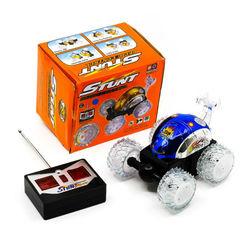 Машинка-перевертыш на пульте управления Stunt Show Racer
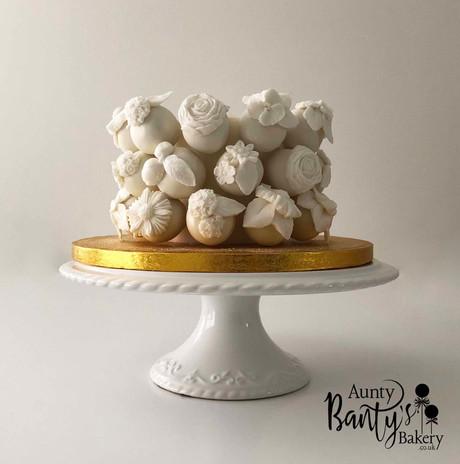 White Floral Celeb Cake Image 1 with Log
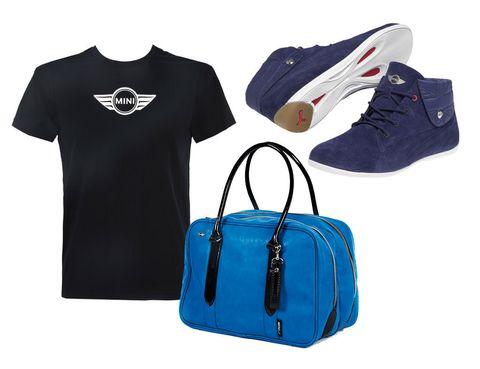 <p>En los concesionarios de Mini y en las tiendas de Puma pueden sus Majestades comprarnos algunas prendas de la nueva colección Mini by Puma. Se trata de una ropa deportiva con un toque casual que nos gusta mucho. Si ven que tienen problemas de espacio no nos importa que utilicen el maletero del Beetle, es amplio.</p><p><i>Zapatillas (120 €), camiseta (40 €) y bolso (80 €).</i> </p>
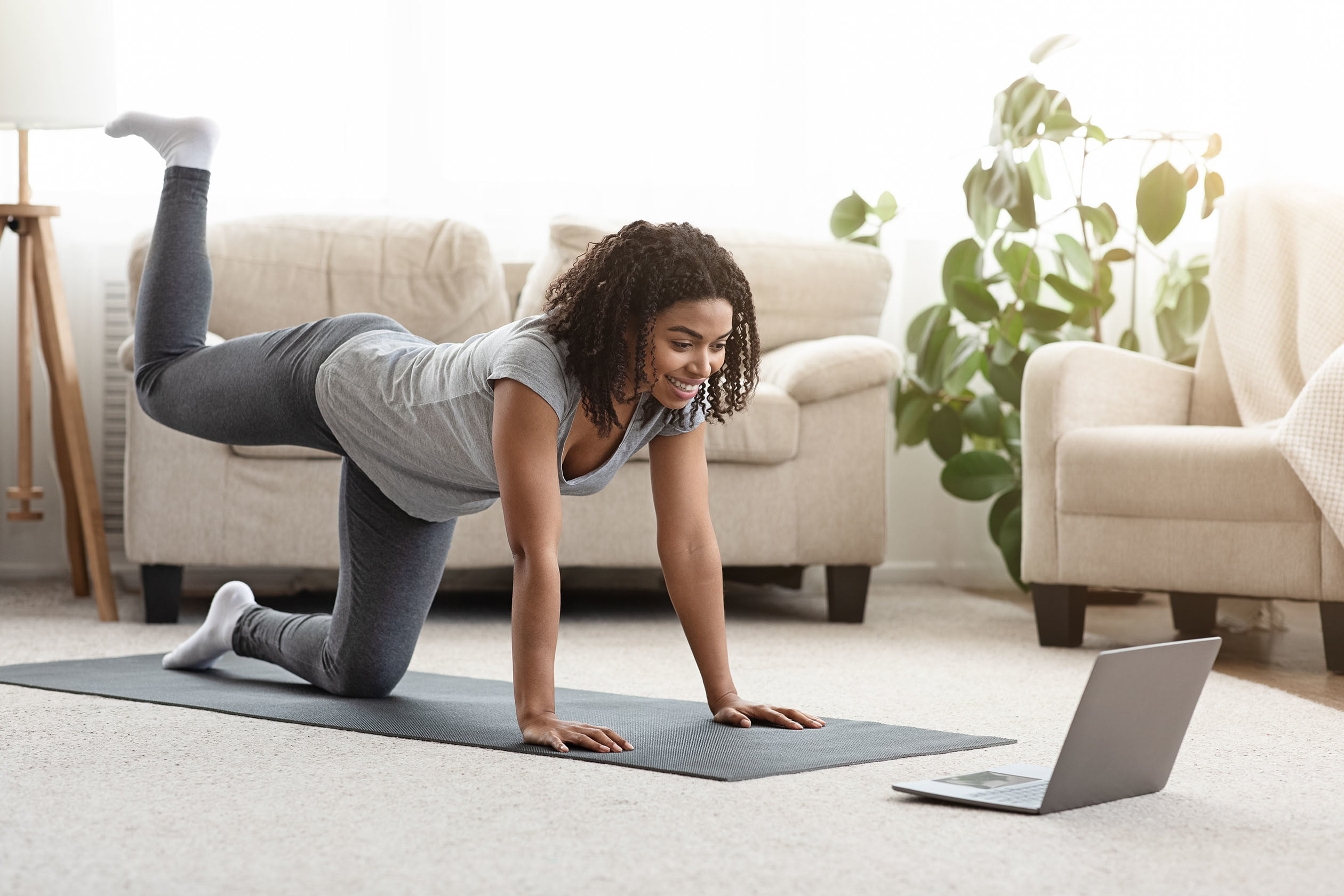 woman doing a core workout at home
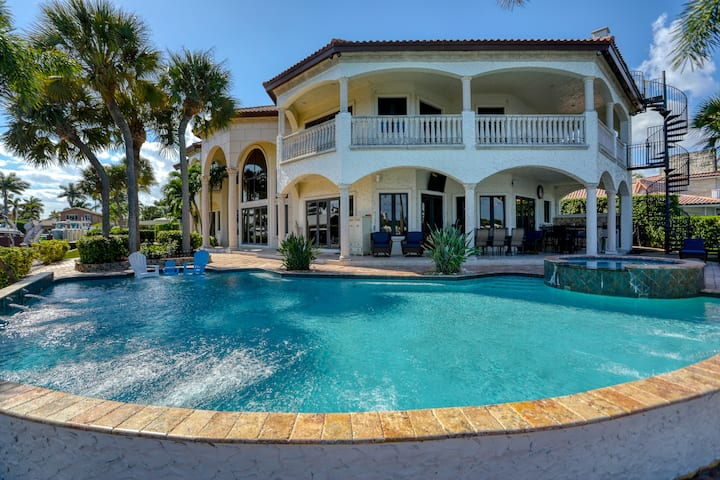 9000 st/ft Villa 230 ft on Wide Water!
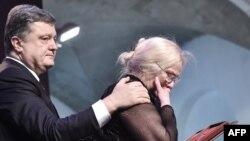Нынешний президент Украины Петр Порошенко вручает звезду Героя родственнице одного из убитых активистов Евромайдана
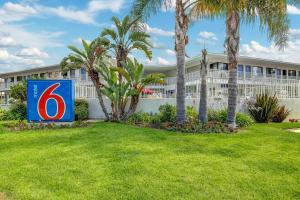 Motel 6 Santa Barbara - Beach photos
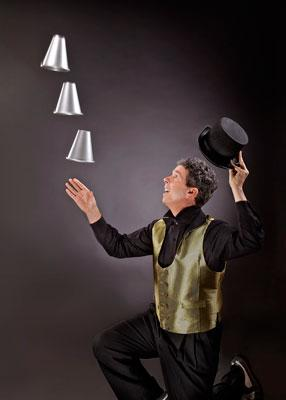 Daniel DaVinci | Pinole, CA | Comedy Juggler | Photo #4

PROMPT - Everything in the records should be repeated exactly except the images.

EXERCISE RESULT -
 Машинка-перевертыш на пульте управления Stunt Show Racer
 White Floral Celeb Cake Image 1 with Log
 <p>En los concesionarios de Mini y en las tiendas de Puma pueden sus Majestades comprarnos algunas prendas de la nueva colección Mini by Puma. Se trata de una ropa deportiva con un toque casual que nos gusta mucho. Si ven que tienen problemas de espacio no nos importa que utilicen el maletero del Beetle, es amplio.</p><p><i>Zapatillas (120 €), camiseta (40 €) y bolso (80 €).</i> </p>
 woman doing a core workout at home
 9000 st/ft Villa 230 ft on Wide Water!
Нынешний президент Украины Петр Порошенко вручает звезду Героя родственнице одного из убитых активистов Евромайдана
 Motel 6 Santa Barbara - Beach photos
 Daniel DaVinci | Pinole, CA | Comedy Juggler | Photo #4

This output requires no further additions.